The Last of the Demonic Cell Phone



(I should probably say the last intended post but I’ll tell you what, if it starts shooting flames and making actual calls to the underworld I’ll have to rethink that.)

 
 
It took some time and lots of prompting from my kids before I started utilizing the capabilities of my phone.  Why look! It’s a tiny movie theater, tour guide, photo lab, news stand, television set, book store, post office, bank teller, stock broker, emergency respondent, personal secretary, gateway to global shopping, compass, calendar, clock and a night light! All right there in the palm of my hand and really, what else could stop me from world domination?


Of the few things that my phone cannot do (swim across the English Channel, find its way home responsibly after a night at the convenience store or be safely in the “on” position while in a landing airplane) the least functional is its inability to be used as an actual telephonic device. 

 
My calls go like this: Ring. Connect. Hello? Then  a few words later, in a rapid sequence; mute and hold and dial someone else and unmute and voice mail and back to line one and disconnect and random dial and mute and black screen and screen on but buttons unresponsive while it continues to dial someone in India. Then I jam down the power button and make it sit in the bottom of my purse while it thinks about the consequences of its actions.

 
 
A little creepy right? Well, I decide it must be my inevitable contact with the screen while I hold the phone to my ear. So I started using the speaker feature and avoiding all direct physical contact. Nope. With no observable stimulus, rapid and random flashes of functions and I end up forcibly disconnecting someone from Beijing. 
 


On to a few weeks ago and evidentially, it now has the first bloom of self-autonomy.
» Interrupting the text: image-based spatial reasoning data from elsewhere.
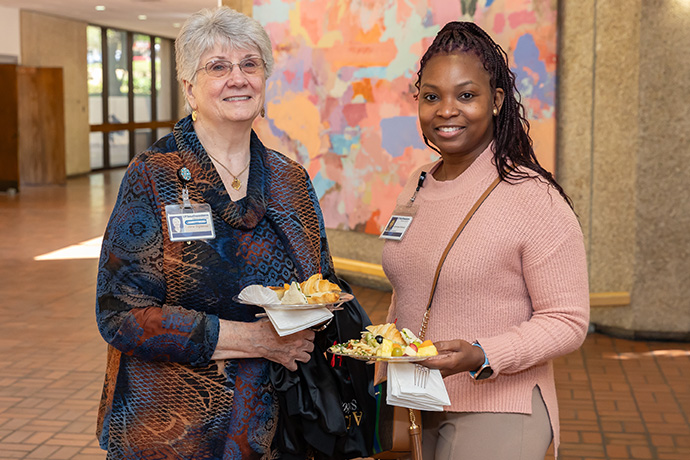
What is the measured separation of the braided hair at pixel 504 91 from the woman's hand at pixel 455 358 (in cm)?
45

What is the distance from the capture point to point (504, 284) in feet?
6.64

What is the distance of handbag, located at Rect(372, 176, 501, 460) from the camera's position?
2.08 meters

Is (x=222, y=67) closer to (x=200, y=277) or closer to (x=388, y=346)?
(x=200, y=277)

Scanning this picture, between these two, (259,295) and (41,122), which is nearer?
(259,295)

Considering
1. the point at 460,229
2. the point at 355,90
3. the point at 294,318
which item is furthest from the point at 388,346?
the point at 355,90

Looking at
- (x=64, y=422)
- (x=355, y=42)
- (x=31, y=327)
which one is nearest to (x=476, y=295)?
(x=64, y=422)

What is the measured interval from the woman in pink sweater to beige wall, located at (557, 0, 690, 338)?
14.9 ft

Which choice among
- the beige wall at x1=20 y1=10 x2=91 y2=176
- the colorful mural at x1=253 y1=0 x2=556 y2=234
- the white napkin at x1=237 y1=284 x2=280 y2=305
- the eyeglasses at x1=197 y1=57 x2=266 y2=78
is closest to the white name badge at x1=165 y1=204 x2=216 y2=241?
the white napkin at x1=237 y1=284 x2=280 y2=305

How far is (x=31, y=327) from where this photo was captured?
23.2 feet

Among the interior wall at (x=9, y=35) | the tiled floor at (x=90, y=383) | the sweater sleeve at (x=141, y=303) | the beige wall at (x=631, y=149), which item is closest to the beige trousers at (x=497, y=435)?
the sweater sleeve at (x=141, y=303)

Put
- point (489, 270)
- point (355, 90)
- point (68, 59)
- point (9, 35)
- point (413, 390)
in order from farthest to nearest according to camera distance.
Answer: point (68, 59)
point (9, 35)
point (355, 90)
point (489, 270)
point (413, 390)

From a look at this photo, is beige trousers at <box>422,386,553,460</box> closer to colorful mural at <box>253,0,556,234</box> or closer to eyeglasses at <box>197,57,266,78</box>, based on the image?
eyeglasses at <box>197,57,266,78</box>

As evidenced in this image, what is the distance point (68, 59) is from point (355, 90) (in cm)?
1563

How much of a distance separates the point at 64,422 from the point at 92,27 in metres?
20.8
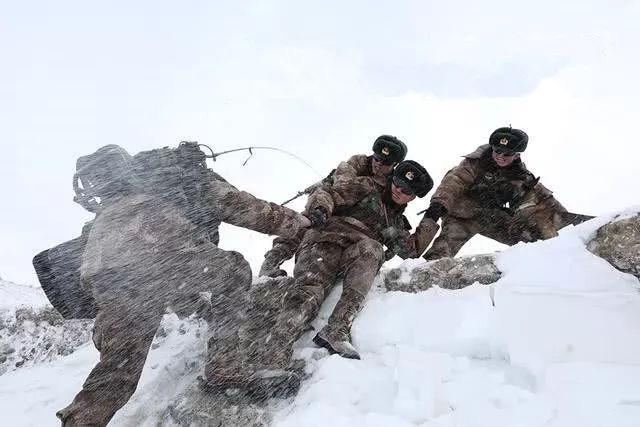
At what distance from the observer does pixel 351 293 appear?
4816mm

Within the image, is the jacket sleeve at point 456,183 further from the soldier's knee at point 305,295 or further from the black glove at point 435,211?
the soldier's knee at point 305,295

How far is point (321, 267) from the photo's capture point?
5246mm

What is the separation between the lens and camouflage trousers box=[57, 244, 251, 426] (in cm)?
355

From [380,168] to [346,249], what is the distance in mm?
1255

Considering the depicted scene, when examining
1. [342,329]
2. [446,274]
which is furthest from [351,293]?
[446,274]

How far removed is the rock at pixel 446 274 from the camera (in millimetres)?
4918

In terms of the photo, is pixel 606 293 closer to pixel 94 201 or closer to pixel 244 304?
pixel 244 304

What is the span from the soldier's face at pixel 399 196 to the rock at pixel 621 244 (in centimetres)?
197

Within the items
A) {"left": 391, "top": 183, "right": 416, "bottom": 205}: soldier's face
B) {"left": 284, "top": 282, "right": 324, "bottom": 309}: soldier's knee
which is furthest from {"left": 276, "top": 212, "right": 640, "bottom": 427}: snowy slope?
{"left": 391, "top": 183, "right": 416, "bottom": 205}: soldier's face

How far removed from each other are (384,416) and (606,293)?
1929 millimetres

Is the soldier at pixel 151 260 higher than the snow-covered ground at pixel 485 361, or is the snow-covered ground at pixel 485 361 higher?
the soldier at pixel 151 260

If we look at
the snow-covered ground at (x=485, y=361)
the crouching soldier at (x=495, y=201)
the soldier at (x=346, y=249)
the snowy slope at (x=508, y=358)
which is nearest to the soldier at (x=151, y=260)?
the soldier at (x=346, y=249)

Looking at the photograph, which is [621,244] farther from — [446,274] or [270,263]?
[270,263]

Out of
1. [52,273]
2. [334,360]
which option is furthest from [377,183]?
[52,273]
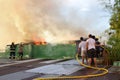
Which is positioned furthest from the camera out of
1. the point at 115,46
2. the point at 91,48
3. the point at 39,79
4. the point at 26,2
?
the point at 26,2

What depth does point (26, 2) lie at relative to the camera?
31.1 metres

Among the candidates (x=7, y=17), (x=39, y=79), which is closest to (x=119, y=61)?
(x=39, y=79)

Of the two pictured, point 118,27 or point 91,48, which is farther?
point 118,27

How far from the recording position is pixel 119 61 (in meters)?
17.9

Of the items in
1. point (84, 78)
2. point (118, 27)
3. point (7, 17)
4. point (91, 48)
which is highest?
point (7, 17)

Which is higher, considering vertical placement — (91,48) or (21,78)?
(91,48)

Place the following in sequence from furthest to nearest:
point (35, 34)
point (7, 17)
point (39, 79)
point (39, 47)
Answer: point (7, 17) < point (35, 34) < point (39, 47) < point (39, 79)

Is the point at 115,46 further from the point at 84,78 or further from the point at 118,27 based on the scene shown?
the point at 84,78

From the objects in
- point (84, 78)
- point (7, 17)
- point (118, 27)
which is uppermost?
point (7, 17)

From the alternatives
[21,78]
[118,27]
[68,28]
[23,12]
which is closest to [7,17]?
[23,12]

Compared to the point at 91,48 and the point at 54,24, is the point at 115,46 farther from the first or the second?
the point at 54,24

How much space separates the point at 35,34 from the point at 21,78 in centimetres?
2028

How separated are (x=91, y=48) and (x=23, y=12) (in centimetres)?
1624

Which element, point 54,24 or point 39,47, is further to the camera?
point 54,24
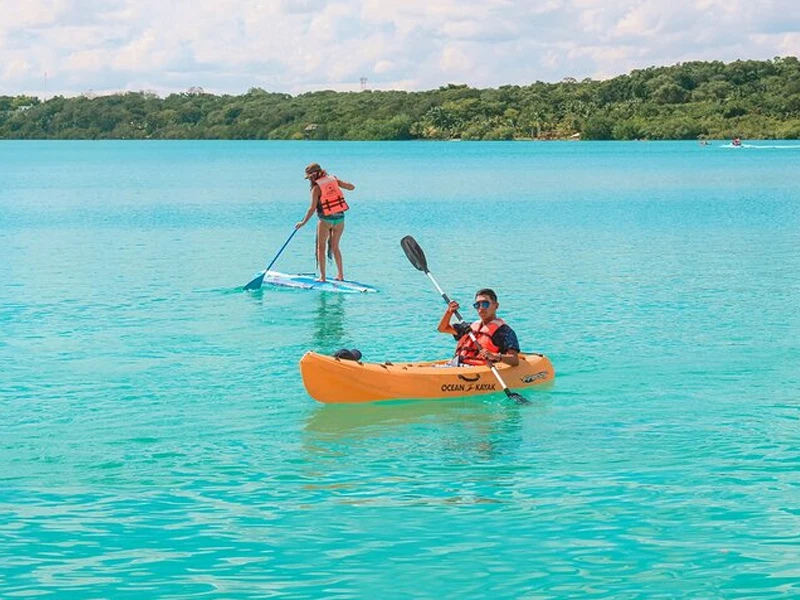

It will rest calmly on the table, feet away from any living presence (at least any visible living presence) and suddenly it is arranging for a parent teacher conference or checking out the local movie times or, my favorite, contacting my ex-husband.


 
Then, because of its growing cognizance, it realizes I am listening for the misbehavior of outgoing calls. It will play the incoming ring tone while actively calling out leading to a hilarious misunderstanding of who is calling and whom. Creepier and Creepier.



The latest behavior in self-exploration is sending out texts and emails to people on my contact list. At least I assume it isn’t formulating new phone numbers or emails. The communicative documents are blank, for now, but as soon as it becomes proficient at the camera feature who knows what it will send.

 

 
So I called my phone service and demanded immediate disciplinary measures be taken towards my cell phone. They asked me to reset the functioning parameters and observe for the next 24 hours. If after that time, if my vigilance has not expelled the phone demons than I am free to send it in for further observation.

 
 
And then what? They have some sort of divine technology representative who can perform and exorcism? I guess while I wait, I’ll just have to hope it isn’t emailing the CIA or the IRS with derogatory statements about their mothers.